Second, the government should strengthen its demands for individual compliance to social distancing regulations, by launching empathetic and strategic inducements to follow health protocols. Weaponizing truant officers with legal sanctions against violations should be the last resort. Instead, the government should design human-centred approaches to reward and promote compliance, while guaranteeing adequate basic needs to the most vulnerable families and communities is essential. Citizens can mobilize awareness to observe hygiene practices and wear masks in public, but the government needs to support communities with clean running water, adequate sanitation, safe public transportation, and sufficient supplies of food and medicine. The government also needs to expand and strengthen access to the internet and digital technologies for the poor and vulnerable, especially school children, while improving the quality of virtual services. Additional efforts around COVID-19 should include addressing the current gap in basic immunization programmes, maternal and child health services, family support, and counselling so that the services reach at-risk communities, including children and young people.
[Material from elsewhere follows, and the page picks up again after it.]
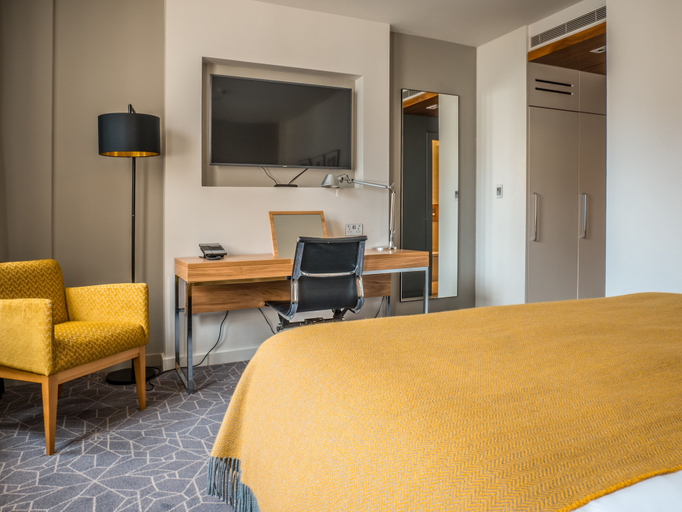 Bedroom 3, Apex Waterloo Place Hotel, Edinburgh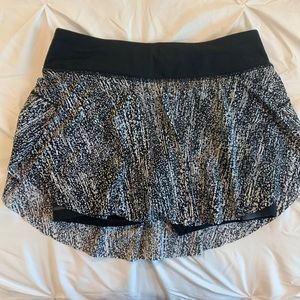 Lululemon Skirt, size 2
Third, the government must increase the scope and quality of the Government social protection and safety nets, especially basic services, health insurance schemes, and cash transfers, to ensure that they reach the most vulnerable. It is also imperative to develop a clear strategy to equitably and ethically distribute COVID-19 vaccines at no cost to the vaccine recipients.
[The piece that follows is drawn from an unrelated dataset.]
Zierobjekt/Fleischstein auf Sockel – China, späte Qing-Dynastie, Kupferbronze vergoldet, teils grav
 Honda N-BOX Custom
Finally, there has been a dearth of documentation related to children’s own perspectives during the pandemic, reflecting the general lack of attention to children’s experiences during policy making and government planning. As discussed in this Viewpoint, the pre-existing inequalities embedded in Indonesian socio-spatial organization have had a direct impact on children’s vulnerabilities which have been exacerbated by the pandemic. Furthermore, a lack of tailor-made responses for children during the pandemic has been partly due to the continued marginalization of children’s views and experiences in policy formation and strategic planning (Freeman Citation2020). As in all disaster response planning, rights-based research with children is essential in the future, to ensure policy making and COVID-19 responses are appropriate for all children and their affected communities, and that their rights are not being violated in the name of protection. In the long-term, this means confronting and addressing the existing structural and socio-spatial inequalities underpinning social life, reorganizing spaces in a more equitable way, and ensuring that children and their wellbeing are put at the centre of government planning, as well as disaster mitigation and recovery discourse.

Disclosure statement

No potential conflict of interest was reported by the author(s).